Passage shown.
[Start of Attachment]
The Deconstruction of Reinforcement Learning in Human Substance Use Disorder
Individuals diagnosed with substance use disorder (SUD) often behave in ways detrimental to their own interest and well-being. The mechanisms behind such maladaptive behaviour in human SUD remain unclear, but can be explained by disruptions to reinforcement learning processes that under normal circumstances shape behaviour adaptively. This perspective has led to two different, but not mutually exclusive, hypotheses: (1) reinforcement learning is impaired in drug-addicted individuals, as they are unable to learn from the consequences of their actions, and (2) learned behaviour in drug-addicted individuals reflects an imbalance between two regulatory systems: the goal-directed and the habit system. Recently, trial-by-trial computational modelling lends itself as a promising tool to deconstruct latent cognitive processes that underpin learning, which can provide mechanistic insights into these impairments. Thus, with multiple learning paradigms, the objectives of this thesis are two-fold: (1) to characterise the cognitive profile related to impaired reinforcement learning and its supporting processes in SUD with computational modelling; (2) to clarify the relationship between impaired reinforcement learning and habit learning in SUD.
[End of Attachment]
Prompt. Please resume the abstract on reinforcement learning in substance use disorder, picking up right after its last sentence. You can ignore the data after this point.

Data shown.
[Start of Attachment]
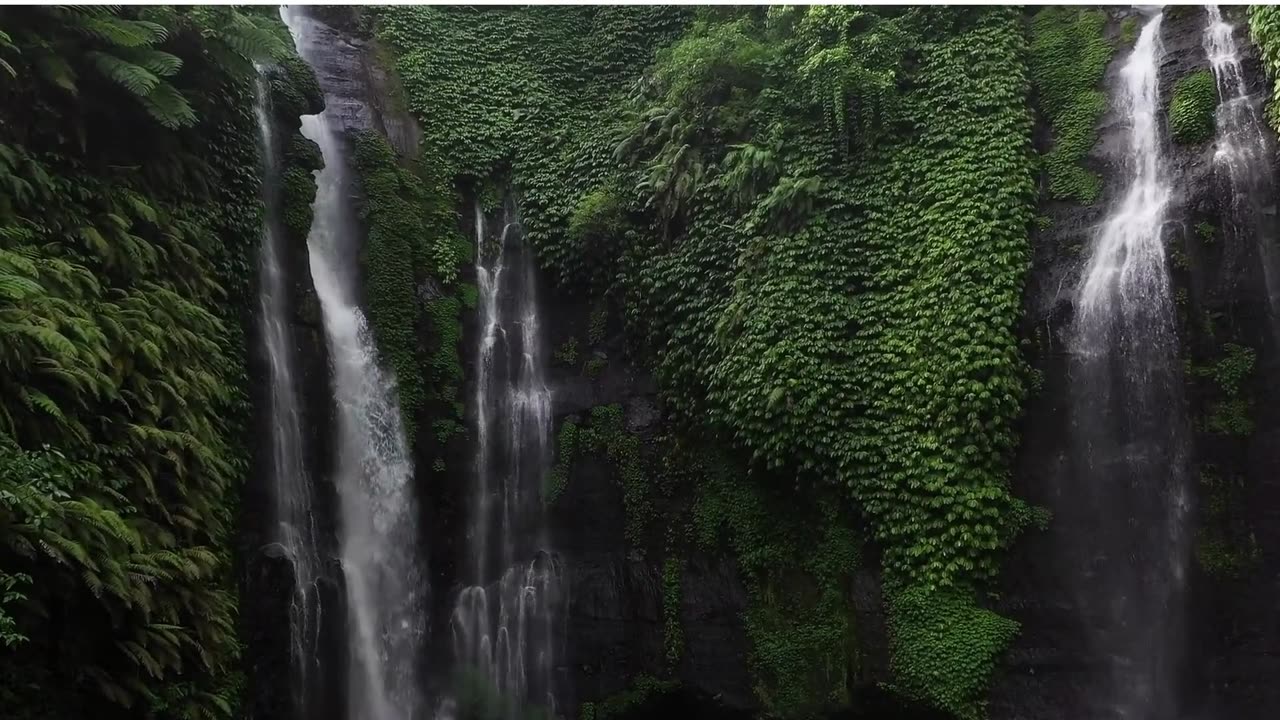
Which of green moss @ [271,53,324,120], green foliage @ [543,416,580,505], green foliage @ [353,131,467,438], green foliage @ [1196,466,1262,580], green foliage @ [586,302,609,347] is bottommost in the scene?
[End of Attachment]
Output for this exercise.
The first part of the thesis describes the computational analyses of task performance in probabilistic reinforcement learning. These analyses identified in two independent cohorts of stimulant-addicted individuals a selectively reduced learning rate from punishment, suggesting that their behaviour may be less amenable to negative feedback. In one of these cohorts, participants underwent pharmacological manipulations with dopamine D2/3 receptor agents, which found that both dopamine D2/3 receptor antagonist (400mg amisulpride) and agonist (0.5 mg pramipexole) differentially modulated behaviour in stimulant-addicted individuals: while both dopamine agents impaired performance in control participants, they ameliorated learning from negative feedback in stimulant-addicted individuals – confirming the link between aberrant learning and dopamine dysfunction in SUD. Next, I investigated the integrity of declarative and non-declarative memory systems in cocaine use disorder patients with a category learning task, as these systems are thought to complement reinforcement learning. I found that cocaine use disorder patients showed clear deficits in both declarative and non-declarative memory. Analyses of their response strategies revealed that these patients were more likely than control participants to adopt a simple but suboptimal memorisation strategy during learning, as opposed to a more complex integrative strategy, which supports the notion of an aberrant engagement of memory systems during reinforcement learning.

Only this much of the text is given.